After determining which models in the backbone our project requires, we may add the models to our project using the “Add Model” button, first adding a model below the project
model, then selecting the new model and adding a model below that, etc.
Adding data models
Now that the main structure of the project is determined, we may add more models to hold data. Roughly, data models can be broken down into “clinical” and “assay” categories.
We may add data models as leaves to the backbone by using the “Add Model” button (e.g. to add an rna_seq
model below a biospecimen
model). Once the empty model has been added, we may fill it with attributes using the “Copy Attributes” button. Select the template project and model you wish to copy from, then select the attributes you want to copy.
Clinical data models
Clinical data usually attaches to the patient or timepoint model, and usually originates in a patient’s electronic medical record (EMR). This kind of data often has issues relating to patient privacy; one should be cautious about including unconstrained string
attributes or date_time
fields, as these can contain compromising information. The use of the shifted_date_time
attribute allows the library to safely anonymize entered dates while still maintaining a relative patient-centric timeline for dates.
Many clinical data models are relatively simple and consist of name/value attributes; names or values may often come from standard medical ontologies defining medications, treatments or diseases.
Assay models
Assays are usually leaf models at the very bottom of the data hierarchy, attaching to the biospecimen or compartment models. Assay models might involve large, high-throughput datasets generated by complex protocols and machines. In addition to containing the raw output from the machine (e.g. a fastq file from a sequencer), the format of these models is typically determined to match the output of a corresponding processing workflow which operates on the raw data to produce a more suitable analytic intermediate.
Pool models
Often individual assays may be grouped into batches for processing, e.g. a plate of RNA sequencing, a microarray of tissue cross-sections, or a pool of single cells. These pool entities may combine information from multiple subjects, and so do not attach into the “backbone” models of the project; instead they are parented directly to the project
model and collect the assay model, while the corresponding assay contains a link to the pool model but remains parented to the backbone. E.g., for an sc_seq_pool
of sc_seq
assays, we might have: sc_seq_pool { parent :project, collection :sc_seq }, sc_seq { parent :subject, link :sc_seq_pool }
To create a pool or batch model, use “Add Model” to add the new model below the project model. Then use “Add Attribute” to add a collection attribute pointing to the releant assay, with a reciprocal ‘link’ attribute in the assay model. Finally, use “Copy Attributes” to copy the attributes for the pool model from the corresponding template project model.

Supplied records:
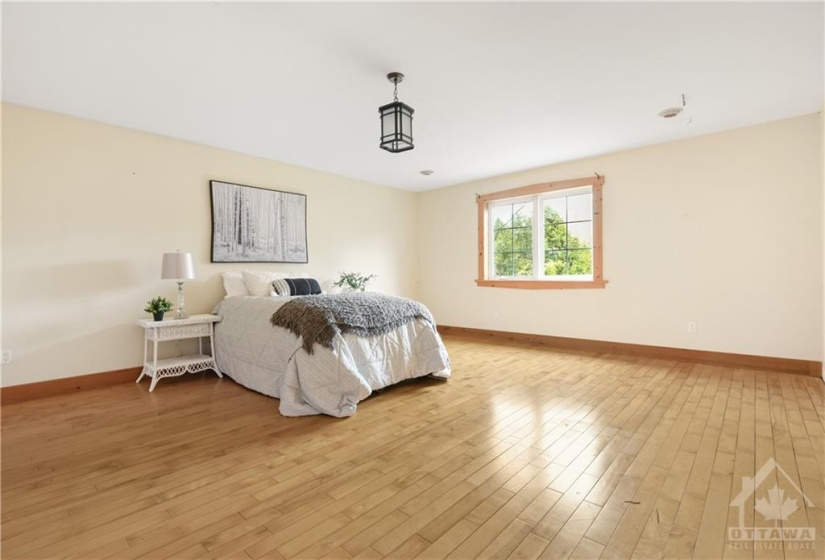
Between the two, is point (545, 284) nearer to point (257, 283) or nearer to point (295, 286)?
point (295, 286)

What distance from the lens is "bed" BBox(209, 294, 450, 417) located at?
2.71 metres

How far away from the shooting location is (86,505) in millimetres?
1629

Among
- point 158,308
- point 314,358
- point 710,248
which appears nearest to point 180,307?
point 158,308

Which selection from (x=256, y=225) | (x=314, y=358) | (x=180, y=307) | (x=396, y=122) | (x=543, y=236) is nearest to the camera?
(x=396, y=122)

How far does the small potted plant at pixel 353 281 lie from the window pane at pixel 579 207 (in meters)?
2.94

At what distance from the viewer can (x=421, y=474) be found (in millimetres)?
1860

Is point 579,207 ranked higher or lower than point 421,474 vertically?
higher

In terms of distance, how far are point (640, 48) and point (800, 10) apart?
2.43 feet

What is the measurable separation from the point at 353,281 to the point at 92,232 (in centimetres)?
284

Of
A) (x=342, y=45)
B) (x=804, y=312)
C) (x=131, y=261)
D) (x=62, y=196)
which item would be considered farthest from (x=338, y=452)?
(x=804, y=312)

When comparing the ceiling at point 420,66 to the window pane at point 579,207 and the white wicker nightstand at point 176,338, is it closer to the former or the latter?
the window pane at point 579,207

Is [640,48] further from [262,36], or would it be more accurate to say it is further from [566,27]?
[262,36]

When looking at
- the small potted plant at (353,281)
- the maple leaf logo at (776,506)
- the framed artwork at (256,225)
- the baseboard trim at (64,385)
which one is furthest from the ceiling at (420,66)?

About this exercise:
Please write out again the part of the data-model passage starting at "We may add data" and ending at "timeline for dates.", copying it word for word.

Written response:
We may add data models as leaves to the backbone by using the “Add Model” button (e.g. to add an rna_seq
model below a biospecimen
model). Once the empty model has been added, we may fill it with attributes using the “Copy Attributes” button. Select the template project and model you wish to copy from, then select the attributes you want to copy.
Clinical data models
Clinical data usually attaches to the patient or timepoint model, and usually originates in a patient’s electronic medical record (EMR). This kind of data often has issues relating to patient privacy; one should be cautious about including unconstrained string
attributes or date_time
fields, as these can contain compromising information. The use of the shifted_date_time
attribute allows the library to safely anonymize entered dates while still maintaining a relative patient-centric timeline for dates.